DOI link for COHORS
It has long been understood, thanks not least to seminal studies by Brunt and Gruen, that an important facet of the Roman self-image under both Republic and Principate was that of the beneficent imperialist. The development of legislation against magistrates’ abuse of power in the provinces was held up as but one proof of Roman commitment to just rule, whatever may have been the particular circumstances or aims of the drafting of such legislation (Lintott 1993, 97-110). Against the background of that legislation, particular cases of maladministration could be accommodated within the ideology of beneficence, for they could be conceived as exceptional deviations which somehow proved the general rule. In that sense, the prosecution of abusive governors may even have served a useful ideological purpose. For, given that Roman literature contains many expressions of anxiety about the propriety of Roman imperialism, and that Roman writers find no difficulty in constructing and presenting strong (and weak) critiques of Roman imperialism (Brunt 1978), the condemnation of abusive governors (both actual and potential) served to dispel, or at least to soothe, such imperialist anxieties as may have been felt at Rome.
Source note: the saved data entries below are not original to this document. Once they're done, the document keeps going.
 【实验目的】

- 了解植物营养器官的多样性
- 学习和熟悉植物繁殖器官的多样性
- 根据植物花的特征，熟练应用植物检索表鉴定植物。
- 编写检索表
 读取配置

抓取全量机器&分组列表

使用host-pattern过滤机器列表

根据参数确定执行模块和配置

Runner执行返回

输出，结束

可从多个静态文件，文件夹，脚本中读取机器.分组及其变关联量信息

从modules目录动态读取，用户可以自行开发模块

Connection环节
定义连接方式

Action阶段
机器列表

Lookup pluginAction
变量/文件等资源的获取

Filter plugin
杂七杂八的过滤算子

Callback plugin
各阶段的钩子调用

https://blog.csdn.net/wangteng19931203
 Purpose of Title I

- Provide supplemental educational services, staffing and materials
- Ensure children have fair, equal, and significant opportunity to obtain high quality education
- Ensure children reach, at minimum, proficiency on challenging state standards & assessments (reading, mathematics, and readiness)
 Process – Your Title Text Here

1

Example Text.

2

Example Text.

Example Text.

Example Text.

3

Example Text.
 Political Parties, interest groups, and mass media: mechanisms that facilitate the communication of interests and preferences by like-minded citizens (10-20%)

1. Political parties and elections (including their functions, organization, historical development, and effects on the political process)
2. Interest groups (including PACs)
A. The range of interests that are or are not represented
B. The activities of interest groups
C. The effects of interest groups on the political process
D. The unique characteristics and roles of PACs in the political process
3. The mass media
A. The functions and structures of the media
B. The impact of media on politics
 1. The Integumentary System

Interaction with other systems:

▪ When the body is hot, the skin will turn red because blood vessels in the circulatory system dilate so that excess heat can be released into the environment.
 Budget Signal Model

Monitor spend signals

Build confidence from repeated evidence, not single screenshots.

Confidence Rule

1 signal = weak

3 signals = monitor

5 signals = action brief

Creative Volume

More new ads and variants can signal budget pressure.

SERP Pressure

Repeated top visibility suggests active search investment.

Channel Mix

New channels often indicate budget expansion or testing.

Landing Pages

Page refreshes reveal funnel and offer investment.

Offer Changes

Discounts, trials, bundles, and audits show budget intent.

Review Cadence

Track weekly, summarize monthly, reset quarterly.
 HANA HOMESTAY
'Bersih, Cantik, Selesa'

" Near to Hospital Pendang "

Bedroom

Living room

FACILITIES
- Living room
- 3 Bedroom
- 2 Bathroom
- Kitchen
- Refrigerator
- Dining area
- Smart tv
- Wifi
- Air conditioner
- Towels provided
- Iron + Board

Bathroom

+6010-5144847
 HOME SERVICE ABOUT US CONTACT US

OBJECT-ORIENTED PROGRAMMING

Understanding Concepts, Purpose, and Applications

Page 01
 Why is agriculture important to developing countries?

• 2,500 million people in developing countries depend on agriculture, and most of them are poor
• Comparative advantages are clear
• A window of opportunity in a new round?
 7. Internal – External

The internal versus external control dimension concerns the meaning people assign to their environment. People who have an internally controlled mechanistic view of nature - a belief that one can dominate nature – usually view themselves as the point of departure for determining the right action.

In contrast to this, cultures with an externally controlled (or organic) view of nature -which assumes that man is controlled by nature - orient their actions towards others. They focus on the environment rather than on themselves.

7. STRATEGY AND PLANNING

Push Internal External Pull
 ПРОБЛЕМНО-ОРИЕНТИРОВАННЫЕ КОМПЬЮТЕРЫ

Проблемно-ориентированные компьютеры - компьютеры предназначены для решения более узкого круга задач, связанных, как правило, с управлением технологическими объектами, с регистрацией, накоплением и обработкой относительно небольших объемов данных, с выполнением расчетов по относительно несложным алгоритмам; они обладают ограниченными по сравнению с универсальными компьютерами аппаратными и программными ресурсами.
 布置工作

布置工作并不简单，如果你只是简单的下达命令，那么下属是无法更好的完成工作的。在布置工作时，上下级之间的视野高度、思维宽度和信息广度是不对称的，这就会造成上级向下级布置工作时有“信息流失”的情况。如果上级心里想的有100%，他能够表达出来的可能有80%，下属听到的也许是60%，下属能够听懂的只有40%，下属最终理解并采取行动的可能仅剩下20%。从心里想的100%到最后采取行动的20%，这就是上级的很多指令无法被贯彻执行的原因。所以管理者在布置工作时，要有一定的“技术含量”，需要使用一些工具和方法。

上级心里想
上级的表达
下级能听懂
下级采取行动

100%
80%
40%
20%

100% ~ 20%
Such mis-governors functioned as scapegoats who bore away such blame as Romans might admit for their imperialism. The punishment of the unjust redeemed the empire as just in principle and in practice, within the limits of practicality (cf. Cicero, Rep. 3. 35-8). The abusive governor had failed not only himself but also the Roman community at large: in that sense, his exile from the community was an appropriate outcome of his prosecution. In short, the prosecution and condemnation of abusive governors may be included among the various justifications of Roman imperialism and imperial administration: they seemed to show that there were limits to misrule and fixed much of what seemed negative in Roman imperialism upon individual abusive governors, not
on the underpinning ideology of imperialism nor on the very system of governors itself.